A press release from Senator Levin’s office on February 5, 2009 clarified that, despite the current language of the legislation, the intent of the 2009 Bill is not to require disclosure of parties who invest in a hedge fund, but rather the 2009 Bill “requires disclosure of a hedge fund’s beneficial owners who profit from the fees generated in operating the fund.”

Required Anti-Money Laundering Program:

Another aspect of the 2009 Bill is to require that private investment funds with assets under management of $50 million or more, and which are relying on the new section 6(a) exemptions described above, establish an anti-money laundering program and report suspicious transactions. If passed, the 2009 Bill would require that minimum requirements for the anti-money laundering programs be set by the Treasury Secretary within 180 days of enactment. Such minimum requirements would call for the use of risk-based due diligence policies, procedures and controls reasonably designed to ascertain the identity of and evaluate any foreign person that supplies funds or plans to supply funds to be invested with the advice or assistance of such investment company.

Implications for Unregistered Advisers:

In addition to requiring registration of private investment funds under the 1940 Act, an indirect consequence of the 2009 Bill will be the required registration of many additional investment advisers under the Advisers Act.

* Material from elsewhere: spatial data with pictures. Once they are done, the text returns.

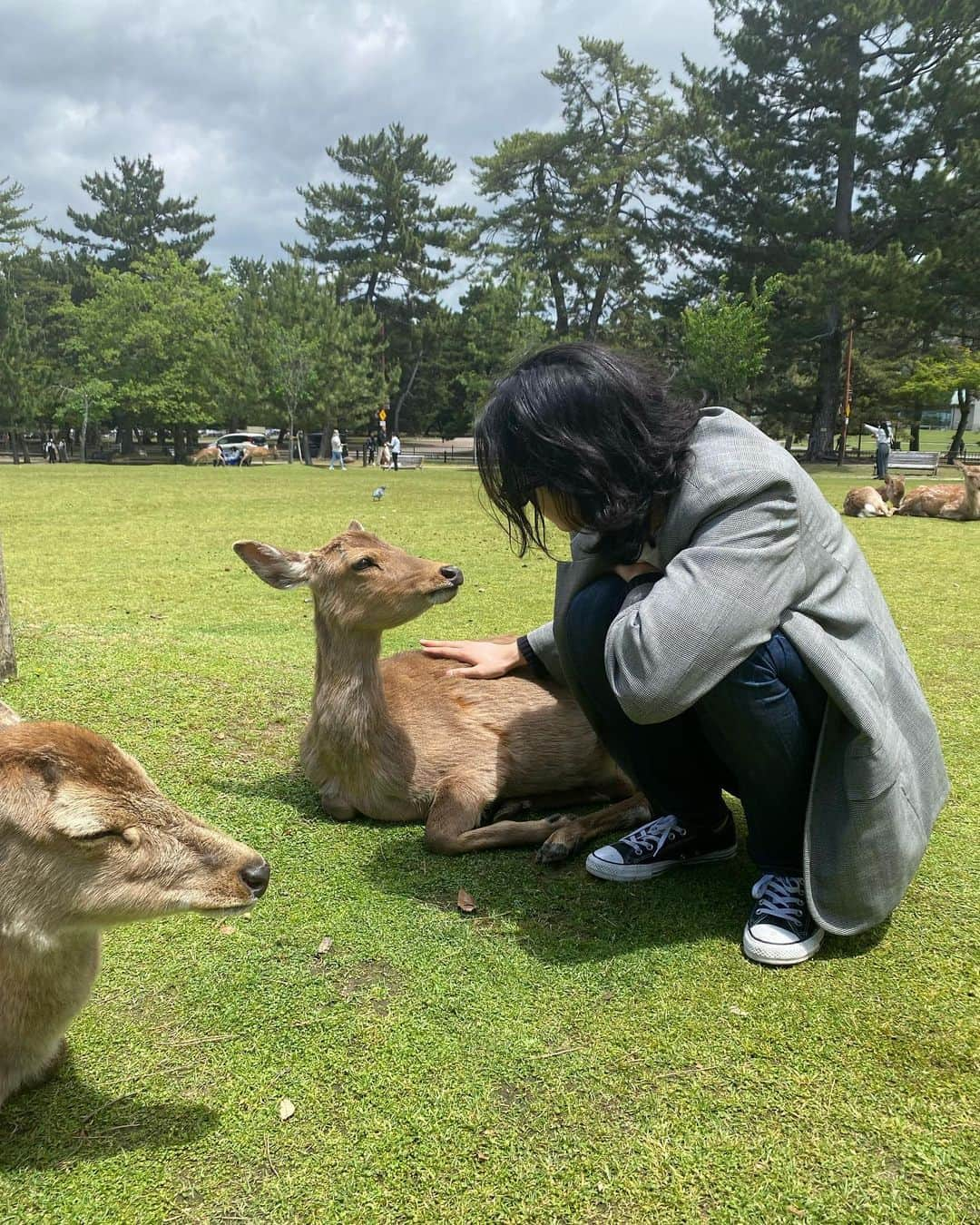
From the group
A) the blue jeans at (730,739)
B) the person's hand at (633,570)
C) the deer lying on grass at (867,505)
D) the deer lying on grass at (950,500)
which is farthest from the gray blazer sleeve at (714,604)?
the deer lying on grass at (867,505)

Section 203(b)(3) of the Advisers Act provides that investment advisers who advise fewer than 15 clients, do not hold themselves out generally to the public as an investment adviser and do not advise investment companies registered under the 1940 Act do not need to register as an investment adviser with the SEC. If the 2009 Bill is adopted, section 3(c)(1) or section 3(c)(7) funds would become “investment companies” and, therefore, the exemption from registration under the Advisers Act provided by section 203(b)(3) would no longer be available to investment advisers who advise a section 3(c)(1) or 3(c)(7) fund with $50 million or more in assets under management.

Additional Hedge Fund Legislation:

In addition to the 2009 Bill which was submitted to the Committee on Banking, Housing and Urban Affairs, the Hedge Fund Adviser Registration Act (H.R. 711) and the Hedge Fund Study Act (H.R. 713) have been filed and referred to the House Committee on Financial Services.

The Hedge Fund Adviser Registration Act, sponsored by Representatives Michael Capuano (D-MA) and Michael Castle (R-DE), would amend §203(b)(3) of the Advisers Act to remove the exemption from registration provided to investment advisers with fewer than 15 clients. Such an amendment would further expand the pool of investment advisers required to register with the SEC.

The Hedge Fund Study Act, sponsored by Representative Michael Castle (R-DE), would require that the President’s Working Group on Financial Markets conduct a study on the hedge fund industry.